◆ **QUESTIONS**:
**a.** Decide whether each statement agrees with the text about Christ Church College, giving yes or no with the deciding words quoted from it: (i) The college was established in 1866. (ii) The college is managed by the Church of North India. (iii) The college has a rural campus.
**b.** Retype the part of the text about Christ Church College from "Christ Church College, Kanpur is" to "College Society, Kanpur.".

◆ **TEXT**:
Christ Church College
- Established: 1866; 160 years ago
- Affiliations: Chhatrapati Shahu Ji Maharaj University
- Principal: Dr. Joseph Daniel
- Location: The Mall, Kanpur, Uttar Pradesh 26°28′21″N 80°21′08″E﻿ / ﻿26.472542°N 80.352352°E
- Campus: Urban;
- Website: www.cccknp.ac.in

= Christ Church College, Kanpur =

Christ Church College, Kanpur is a college established in 1866, affiliated with Kanpur University, in Kanpur, Uttar Pradesh, India.
Earlier in 1840, SPG Mission School was established to educated Christian students. Later its name turned to present one. It is managed by Church of North India (C.N.I). Agra Diocese, managed by the Christ Church College Society, Kanpur.

Phrase grounding data:
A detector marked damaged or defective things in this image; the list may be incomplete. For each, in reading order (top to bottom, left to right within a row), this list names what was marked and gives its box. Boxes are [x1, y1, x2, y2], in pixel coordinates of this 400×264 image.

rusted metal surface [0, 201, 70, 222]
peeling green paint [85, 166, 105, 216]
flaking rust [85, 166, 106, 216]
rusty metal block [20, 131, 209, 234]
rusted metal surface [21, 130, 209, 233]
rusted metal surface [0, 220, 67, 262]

◆ **TASK-BY-TASK SOLUTIONS**:
**a.**
(i) Yes: "Christ Church College, Kanpur is a college established in 1866"
(ii) Yes: "It is managed by Church of North India (C.N.I)."
(iii) No: "Campus: Urban"

**b.**
Christ Church College, Kanpur is a college established in 1866, affiliated with Kanpur University, in Kanpur, Uttar Pradesh, India.
Earlier in 1840, SPG Mission School was established to educated Christian students. Later its name turned to present one. It is managed by Church of North India (C.N.I). Agra Diocese, managed by the Christ Church College Society, Kanpur.